Sergey Ulegin

Medal record

Men's canoe sprint

Olympic Games

World Championships

= Sergey Ulegin =

Russian canoeist

Sergey Ulegin (born October 8, 1977 in Engels) is a Russian canoeist who has been competing since 2001 He won a silver in the men's C-2 500 m event at the 2008 Summer Olympics in Beijing.

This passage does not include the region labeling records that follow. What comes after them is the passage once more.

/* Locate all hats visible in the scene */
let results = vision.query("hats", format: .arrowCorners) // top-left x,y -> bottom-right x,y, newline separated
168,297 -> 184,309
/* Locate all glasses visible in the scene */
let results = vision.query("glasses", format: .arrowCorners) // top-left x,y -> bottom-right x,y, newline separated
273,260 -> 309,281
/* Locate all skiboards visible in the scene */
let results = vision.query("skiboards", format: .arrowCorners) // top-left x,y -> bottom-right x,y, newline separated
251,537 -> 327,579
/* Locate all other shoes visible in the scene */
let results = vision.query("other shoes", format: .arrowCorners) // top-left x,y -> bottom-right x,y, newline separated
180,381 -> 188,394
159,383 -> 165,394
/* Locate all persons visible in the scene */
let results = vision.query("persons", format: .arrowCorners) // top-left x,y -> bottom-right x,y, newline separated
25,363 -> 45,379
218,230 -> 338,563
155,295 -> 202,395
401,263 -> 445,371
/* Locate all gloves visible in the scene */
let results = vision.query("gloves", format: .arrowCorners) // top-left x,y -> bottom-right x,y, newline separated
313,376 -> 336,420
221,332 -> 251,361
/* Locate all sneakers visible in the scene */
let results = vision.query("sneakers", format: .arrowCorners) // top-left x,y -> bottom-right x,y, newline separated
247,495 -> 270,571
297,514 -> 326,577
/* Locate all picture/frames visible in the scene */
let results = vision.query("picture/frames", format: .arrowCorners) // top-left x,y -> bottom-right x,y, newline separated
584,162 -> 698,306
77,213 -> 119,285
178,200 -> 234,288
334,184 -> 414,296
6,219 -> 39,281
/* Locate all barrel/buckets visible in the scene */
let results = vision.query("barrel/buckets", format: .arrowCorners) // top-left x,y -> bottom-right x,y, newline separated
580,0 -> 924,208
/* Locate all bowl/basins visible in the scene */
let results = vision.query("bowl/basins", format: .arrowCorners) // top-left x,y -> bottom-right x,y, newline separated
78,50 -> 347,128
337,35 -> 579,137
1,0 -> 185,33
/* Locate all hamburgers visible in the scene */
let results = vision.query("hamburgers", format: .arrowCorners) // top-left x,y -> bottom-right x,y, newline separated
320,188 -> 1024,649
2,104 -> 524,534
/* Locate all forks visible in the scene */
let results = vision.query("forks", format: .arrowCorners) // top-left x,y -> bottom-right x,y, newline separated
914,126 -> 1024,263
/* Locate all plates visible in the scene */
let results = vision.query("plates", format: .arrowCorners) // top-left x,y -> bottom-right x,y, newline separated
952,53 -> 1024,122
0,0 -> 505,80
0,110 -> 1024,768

At the ICF Canoe Sprint World Championships, Ulegin has won four medals, with two golds (C-2 500 m: 2006, C-4 200 m: 2002), a silver (C-4 200 m: 2009), and a bronze (C-2 500 m: 2002).

==Doping controversy==
At the 2003 ICF Canoe Sprint World Championships in Gainesville, Georgia in the United States, Ulegin initially won golds in the C-4 200 m and C-4 500 m events, and a silver in the C-2 500 m event. However, the medal was withdrawn after Ulegin tested positive in a dope test at those championships. A November 29, 2003 International Canoe Federation (ICF) Executive Committee meeting in Prague, Czech Republic confirmed that Ulegin's B-sample was positive like the A-test he gave in Gainesville. This led the ICF to issue a two-year suspension for Ulegin from September 14, 2003 to September 14, 2005. Ulegin became the second sprint canoeist As of 2009 stripped of his medals for doping either at the Summer Olympics or the World championships as a result. Ulegin served his two-year suspension, missing the 2004 Summer Olympics in Athens and the 2005 ICF Canoe Sprint World Championships in Zagreb, Croatia.